OCCAM works differently from most HPC facilities: application software is autonomously packaged by users in containers, which are then run as isolated Virtual Workstations or Virtual Clusters.
The OCCAM user interface is based on GitLab; we encourage use of the OCCAM GitLab repository for your code, but you need only to use the image registry if you don't want to do so.
An example project is provided on OCCAM's GitLab instance that can be used as a starting point for building your own project. Please find the project at https://gitlab.c3s.unito.it/bagnasco/docker-example
Please note that directly running a container is currently supported only for single-node, single-step computations. Multi-node MPI applications and pipelines need some more massaging.
Please note, again, that this is not a full Docker tutorial but only a step-by-step example on how to build, upload and run a container on OCCAM. Please refer to the Docker official documentation for more information.
Obtaining an account
First of all, you need an account on our facility: you can ask for an account through the contact form located in this site. Are admmitted only the Researchers from the departments/centers/organizations/firms who subscribed to C3S; students are not allowed. Every Researcher should use the institutional email account. After contacting C3S staff through the web form, you will be enabled to access the gitlab service, which is the main interface to the facility. We will refer to your username in the scope of these instructions as YOURUSERNAME.
What first ?
In order to be able to connect via ssh on the access node (ssh://occam.c3s.unito.it), and for all the OCCAM machinery to know you, you are required to upload an ssh key to you user profile. Please go to https://gitlab.c3s.unito.it/profile/keys. There you will find detailed instructions, or ask to google if you are in trouble with your personal setup: there is a plenty of howto on ssh credential creation.
In OCCAM, all user software is run in containers. Even if this is not technically completely correct, you can think of a container as a bag of software that holds the full software stack you need for your computation: OS, libraries, executables, files, except the Linux kernel that is shared with the physical host on which the container runs. Of course it is possible to pass configuration files and command line arguments to executables inside the container at runtime.

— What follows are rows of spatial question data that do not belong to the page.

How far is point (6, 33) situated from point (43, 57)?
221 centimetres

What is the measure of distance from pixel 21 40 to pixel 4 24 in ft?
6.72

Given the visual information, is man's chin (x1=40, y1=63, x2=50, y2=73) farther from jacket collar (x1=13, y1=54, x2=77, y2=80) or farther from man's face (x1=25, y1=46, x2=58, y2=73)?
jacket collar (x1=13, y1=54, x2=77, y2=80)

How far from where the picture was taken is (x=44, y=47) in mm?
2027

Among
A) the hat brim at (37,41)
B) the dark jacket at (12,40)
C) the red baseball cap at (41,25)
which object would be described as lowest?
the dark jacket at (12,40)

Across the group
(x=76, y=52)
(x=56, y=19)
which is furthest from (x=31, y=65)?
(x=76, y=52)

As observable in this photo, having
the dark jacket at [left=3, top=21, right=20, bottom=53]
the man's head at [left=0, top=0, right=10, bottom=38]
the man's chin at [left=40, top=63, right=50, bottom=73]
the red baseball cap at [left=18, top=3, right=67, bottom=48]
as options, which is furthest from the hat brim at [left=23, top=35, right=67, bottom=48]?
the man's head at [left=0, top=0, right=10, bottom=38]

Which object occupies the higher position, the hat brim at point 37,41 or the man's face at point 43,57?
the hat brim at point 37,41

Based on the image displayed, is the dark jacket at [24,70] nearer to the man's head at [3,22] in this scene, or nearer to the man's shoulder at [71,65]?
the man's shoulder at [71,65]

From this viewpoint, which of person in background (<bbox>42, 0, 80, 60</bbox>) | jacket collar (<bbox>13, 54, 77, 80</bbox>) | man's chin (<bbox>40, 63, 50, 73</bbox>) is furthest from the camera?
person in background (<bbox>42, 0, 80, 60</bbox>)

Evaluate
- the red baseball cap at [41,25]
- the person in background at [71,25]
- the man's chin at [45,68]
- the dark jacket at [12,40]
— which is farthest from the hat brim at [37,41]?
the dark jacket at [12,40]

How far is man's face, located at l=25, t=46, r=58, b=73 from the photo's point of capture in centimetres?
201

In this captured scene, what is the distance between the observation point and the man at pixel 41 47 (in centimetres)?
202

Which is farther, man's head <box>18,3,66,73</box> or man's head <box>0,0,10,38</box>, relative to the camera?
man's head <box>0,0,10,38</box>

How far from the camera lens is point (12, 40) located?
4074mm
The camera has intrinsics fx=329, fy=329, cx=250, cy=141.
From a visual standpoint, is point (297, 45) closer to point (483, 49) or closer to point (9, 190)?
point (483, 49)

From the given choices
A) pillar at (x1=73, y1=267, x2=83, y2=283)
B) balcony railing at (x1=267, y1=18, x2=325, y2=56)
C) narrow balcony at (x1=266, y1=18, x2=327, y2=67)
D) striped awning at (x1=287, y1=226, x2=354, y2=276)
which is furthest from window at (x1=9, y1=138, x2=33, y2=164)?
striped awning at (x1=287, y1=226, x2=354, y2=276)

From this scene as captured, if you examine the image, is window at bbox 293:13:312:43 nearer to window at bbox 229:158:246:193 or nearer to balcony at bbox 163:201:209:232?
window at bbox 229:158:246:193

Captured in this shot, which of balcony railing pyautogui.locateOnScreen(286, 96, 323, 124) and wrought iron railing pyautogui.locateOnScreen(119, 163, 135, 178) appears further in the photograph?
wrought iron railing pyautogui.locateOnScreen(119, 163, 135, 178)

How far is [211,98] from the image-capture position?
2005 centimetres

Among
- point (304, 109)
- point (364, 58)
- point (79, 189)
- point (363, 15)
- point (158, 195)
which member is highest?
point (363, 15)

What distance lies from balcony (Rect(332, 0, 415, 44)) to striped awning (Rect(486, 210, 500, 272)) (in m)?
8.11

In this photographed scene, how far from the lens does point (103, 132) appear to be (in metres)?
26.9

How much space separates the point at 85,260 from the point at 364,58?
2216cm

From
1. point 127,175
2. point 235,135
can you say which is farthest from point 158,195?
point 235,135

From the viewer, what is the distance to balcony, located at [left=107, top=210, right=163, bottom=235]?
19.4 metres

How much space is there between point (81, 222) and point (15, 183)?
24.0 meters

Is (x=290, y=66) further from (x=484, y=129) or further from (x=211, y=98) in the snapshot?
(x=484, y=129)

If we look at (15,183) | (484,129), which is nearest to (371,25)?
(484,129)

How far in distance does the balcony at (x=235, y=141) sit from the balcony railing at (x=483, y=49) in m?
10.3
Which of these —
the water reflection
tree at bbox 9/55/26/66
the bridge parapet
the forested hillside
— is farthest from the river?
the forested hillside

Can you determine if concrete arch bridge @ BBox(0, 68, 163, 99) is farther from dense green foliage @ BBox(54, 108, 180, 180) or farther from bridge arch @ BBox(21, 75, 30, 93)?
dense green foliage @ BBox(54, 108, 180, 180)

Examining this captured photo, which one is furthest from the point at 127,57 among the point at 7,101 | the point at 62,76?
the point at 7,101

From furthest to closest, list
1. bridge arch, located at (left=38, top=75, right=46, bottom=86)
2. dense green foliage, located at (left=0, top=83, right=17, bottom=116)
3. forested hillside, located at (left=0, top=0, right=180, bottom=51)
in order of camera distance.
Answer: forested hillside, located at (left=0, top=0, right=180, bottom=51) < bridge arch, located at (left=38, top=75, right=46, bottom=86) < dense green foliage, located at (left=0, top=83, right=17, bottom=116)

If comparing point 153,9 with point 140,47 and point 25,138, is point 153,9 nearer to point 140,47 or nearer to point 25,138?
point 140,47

There are several implementations of software containers; in OCCAM we currently use Docker containers, an industry-standard tool to build, manage and run containers on Linux. You can find the full documentation at the Docker site , e.g. here: https://docs.docker.com/learn/, but you will need only very basic knowledge of it (pointers to relevant documentation will be provided wherever needed).
Jargon alert: what you will build and upload is not a container but an image; a container is a running instance of an image, more or less like a process is a running program.
In order to build and upload the image, you will have to install Docker in your machine. Please download and install from https://store.docker.com/search?offering=community&type=edition; yes, you can build and run Linux containers on MacOS, Windows or Linux (any), and they will run on OCCAM.
The basic workflow is the following (in parenthesis the
Docker command used):
- You create a gitlab project that will store all artifacts needed for running your computation on OCCAM;
- You create (build) and test the image on your machine by writing a
Dockerfileand using standard Docker commands;
- You upload (push) the image on the OCCAM image registry located in your gitlab project (only images from our internal registry can be run on OCCAM);
- You login (login) to the OCCAM access node and copy all input files somewhere in your home directory;
- You use OCCAM special commands to run your container in the cluster.
In the following, you will be guided through these steps to build and run the example image.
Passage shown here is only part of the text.